The R-factor is probably the single most important number that provides a sense of the overall quality of the structure. It is a measurement of the agreement between the structural model and the observed diffraction data; the lower the number the better it is. For a refined crystal structure, the R-factor is often approximately ten times its resolution, i.e., 20% for a 2.0 Å resolution structure. Along with the traditional R-factor, structures also report an R_free value, which is obtained from the part of the diffraction data (5-10%) that were set aside and not used during structural refinement. R_free is generally 5-10% higher than R; larger discrepancies between the two may indicate that there is a problem in the structure model or diffraction data, or the structure is over-refined against the data. Reducing R to below 20% used to be the goal for structural refinement; but obtaining a sensible R_free is now considered to be more important. Therefore, before analyzing a crystal structure on computer graphics, one should check the R-factor and R_free values to get a sense of the overall quality of the structure. It is important to note that these values can be reported as % (20%) or as a fraction (0.20).

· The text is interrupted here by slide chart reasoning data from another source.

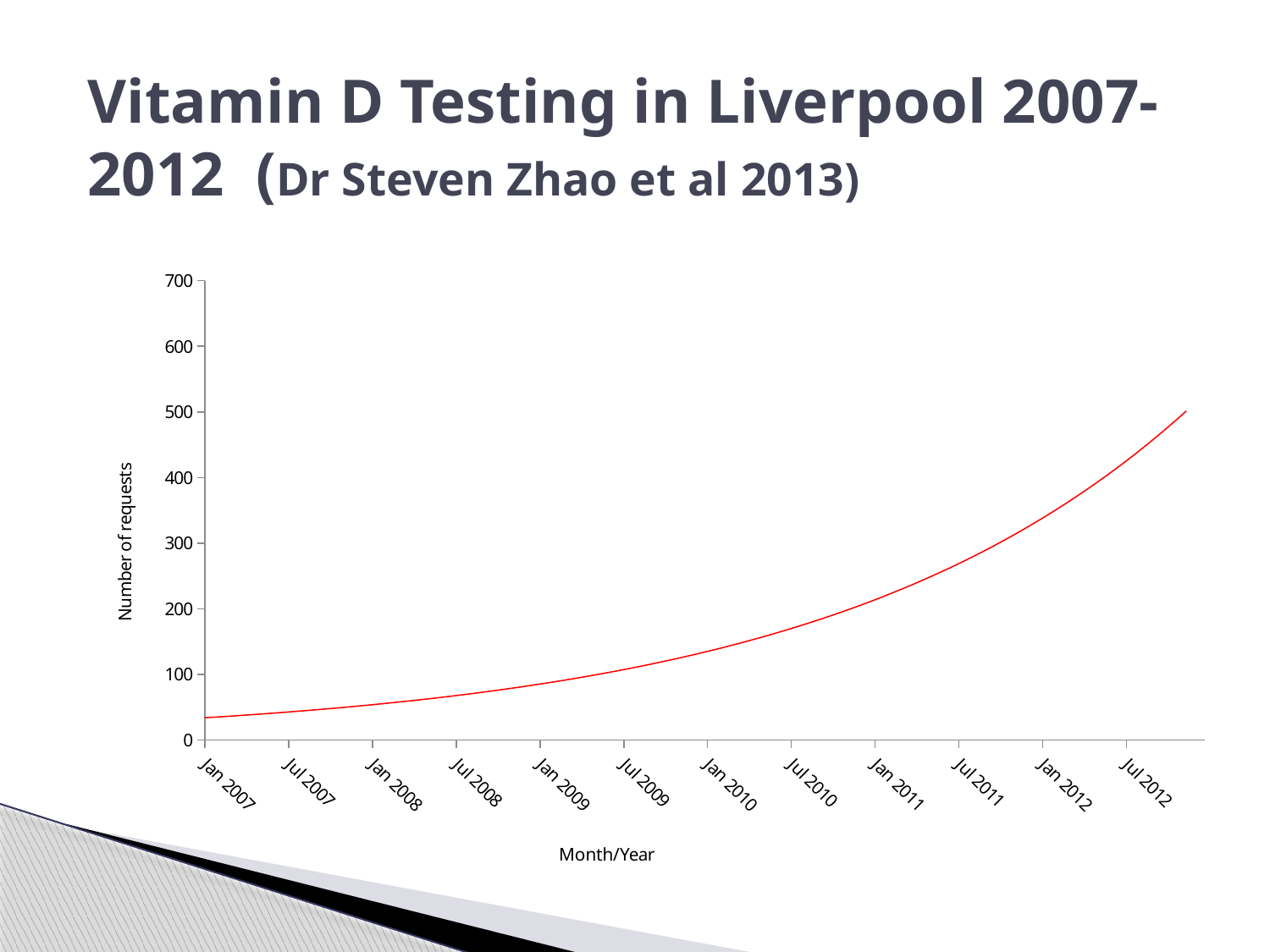
Which labelled month on the x axis has the highest number of requests? Jul 2012 What kind of chart is shown on the slide? line chart Is the value for Jan 2007 greater or less than 100? less Is the value for Jul 2011 greater or less than 200? greater What is the title of the vertical axis? Number of requests Do the number of requests rise or fall from Jan 2007 to Jul 2012? rise Is the value for Jul 2012 greater or less than 400? greater How many month/year labels are shown on the x axis? 12 Which labelled month on the x axis has the lowest number of requests? Jan 2007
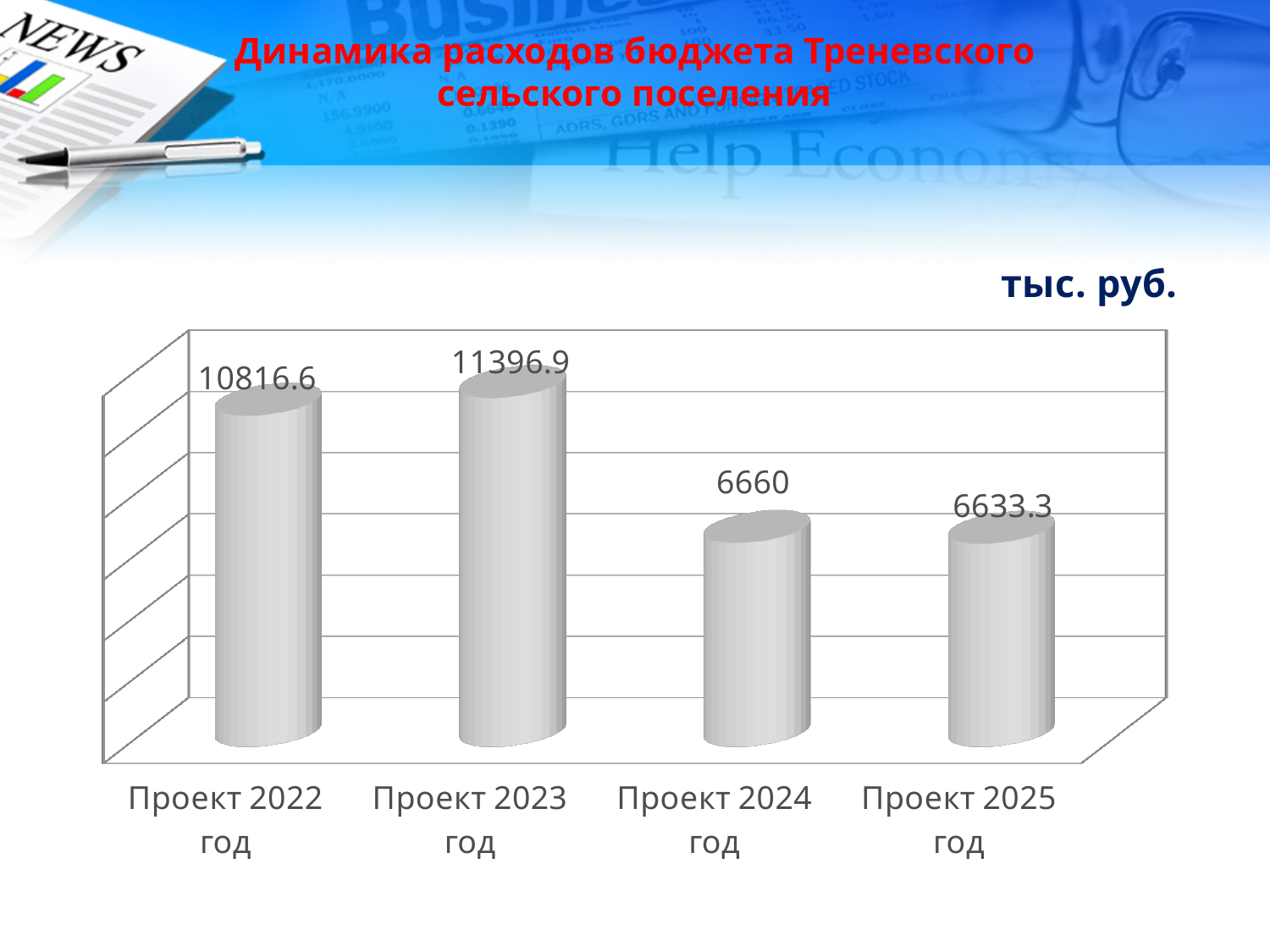
What is the difference between the values for Проект 2023 год and Проект 2022 год? 580.3 What kind of chart is shown on the slide? Bar chart What is the difference between the values for Проект 2023 год and Проект 2024 год? 4736.9 What is the value for Проект 2023 год? 11396.9 What is the value for Проект 2024 год? 6660 Which category has the lowest value? Проект 2025 год What is the value for Проект 2025 год? 6633.3 How many categories are shown in the chart? 4 What is the value for Проект 2022 год? 10816.6 Which category has the highest value? Проект 2023 год What unit is indicated for the chart values? тыс. руб. Which is larger, the value for Проект 2022 год or Проект 2024 год? Проект 2022 год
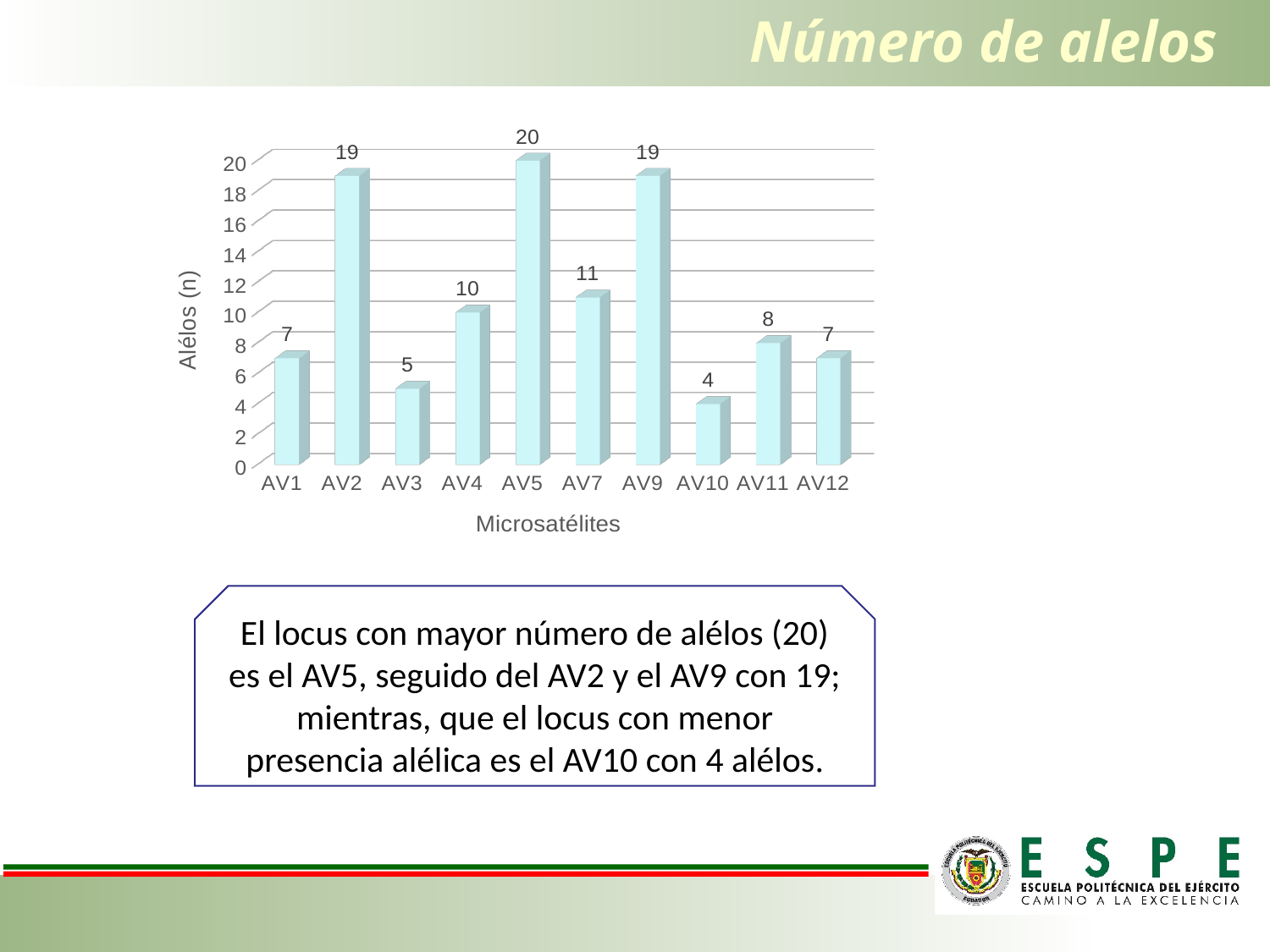
What is the number of alleles for AV10? 4 What is the number of alleles for AV7? 11 How many microsatellites are shown on the x axis? 10 What is the difference in number of alleles between AV5 and AV10? 16 What is the label of the y axis? Alélos (n) Which microsatellite has the lowest number of alleles? AV10 What is the difference in number of alleles between AV4 and AV3? 5 What is the label of the x axis? Microsatélites Which has more alleles, AV11 or AV12? AV11 Which microsatellite has the highest number of alleles? AV5 What kind of chart is shown on the slide? Bar chart What is the number of alleles for AV5? 20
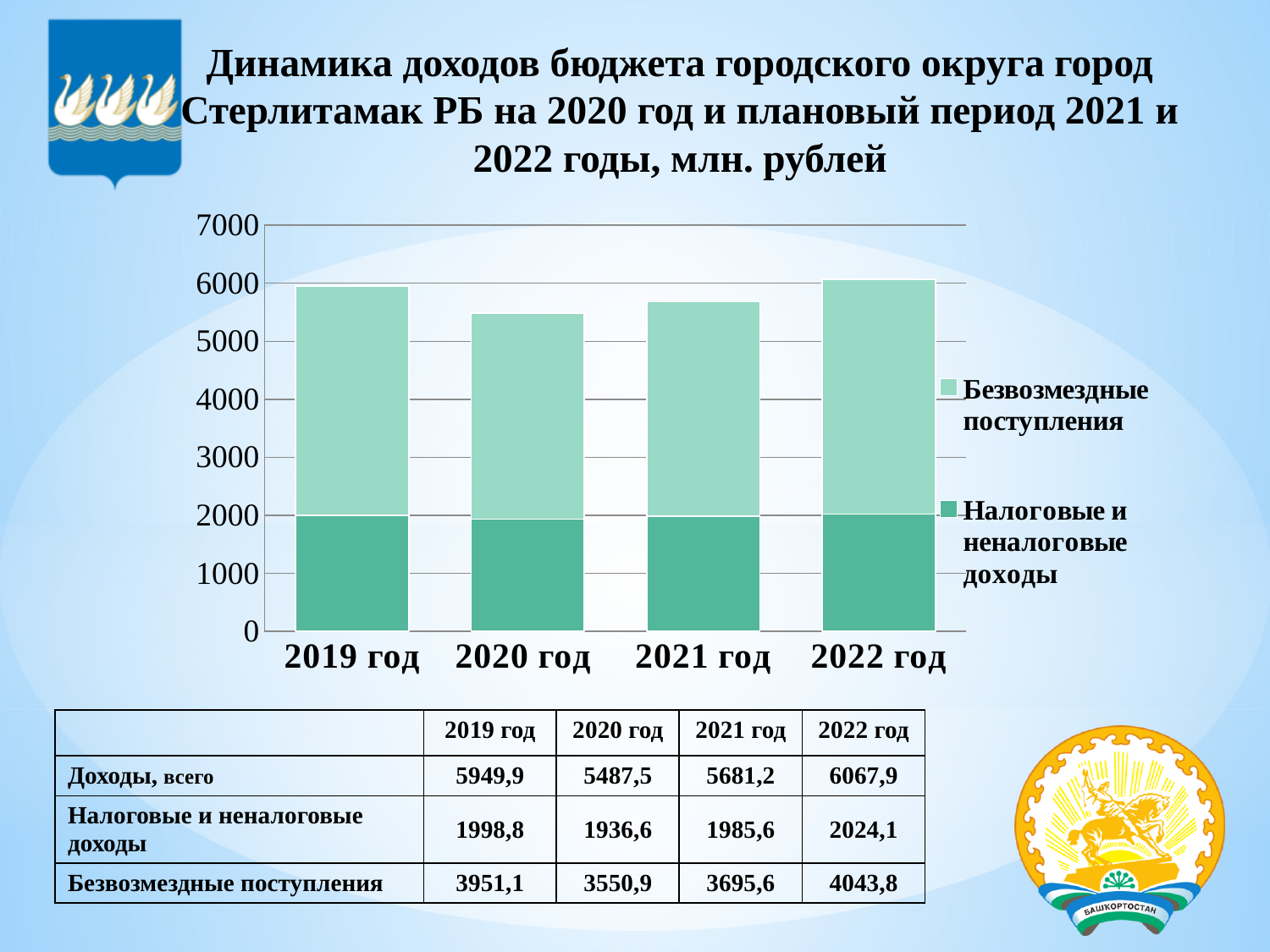
What is the value of Налоговые и неналоговые доходы for 2020 год? 1936,6 What is the value of Безвозмездные поступления for 2022 год? 4043,8 What is the difference between Безвозмездные поступления in 2022 год and 2020 год? 492,9 Which is larger: Безвозмездные поступления in 2019 год or in 2021 год? 2019 год Is the total stacked bar for 2021 год greater or less than 6000? less How many years (categories) are shown on the x axis of the chart? 4 What kind of chart is shown on the slide? stacked bar chart How many series does the chart legend list? 2 What is the total height of the stacked bar for 2019 год (Доходы, всего)? 5949,9 Which year has the highest total income (tallest stacked bar)? 2022 год Which legend entry is shown in the darker green colour? Налоговые и неналоговые доходы Which year has the lowest total income (shortest stacked bar)? 2020 год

The atomic temperature factor, or B-factor, measures the dynamic disorder caused by the temperature-dependent vibration of the atom, as well as the static disorder resulting from subtle structural differences in different unit cells throughout the crystal. For a B-factor of 15 Å², displacement of an atom from its equilibrium position is approximately 0.44 Å, and it is as much as 0.87 Å for a B-factor of 60 Å². It is very important to inspect the B-factors during any structural analysis: a B-factor of less than 30 Å² for a particular atom usually indicates confidence in its atomic position, but a B-factor of higher than 60 Å² likely indicates that the atom is disordered.

For a particular crystal, the number of diffraction data increases as the resolution increases, which means more experimental data will be available for structural refinement. There are four parameters to be refined for each atom: x, y, z (atomic position), and B (temperature factor). If the crystal has normal solvent content, i.e. about 50%, the number of experimental data and refinement parameters will be about the same at 2.8 Å resolution. This suggests that B-factors for individual atoms should only be refined when data is better than 2.8 Å resolution. Refinement of atomic B-factors at lower resolution will have no physical meaning, although will result in a lower but meaningless R-factor. Identification and refinement of solvent molecules (e.g. waters) become reliable only when the structure is at least 2.5 Å resolution. Even then, before a water molecule is used in mechanistic or computational analysis, it is always wise to check its B-factor and to see if there exists at least one hydrogen bond to hold the water to the protein. At times, spurious water molecules are added (such additions will result in a meaningless lower R-factor). Unless the structure has been determined at a reasonably high resolution, electron density and refinement often do not discriminate between the oxygen and nitrogen atoms of asparagines and glutamines, or the alternative conformations of histidine side chains. In a detailed structural analysis, it may be necessary to check alternative conformations of Asn, Gln or His side chains and decide which one makes more sense chemically.

In summary, it is hoped that the above information will provide the reader with insights to evaluate the quality of the structure, distinguish between its well-defined and flexible regions and make sensible decisions in structural analysis.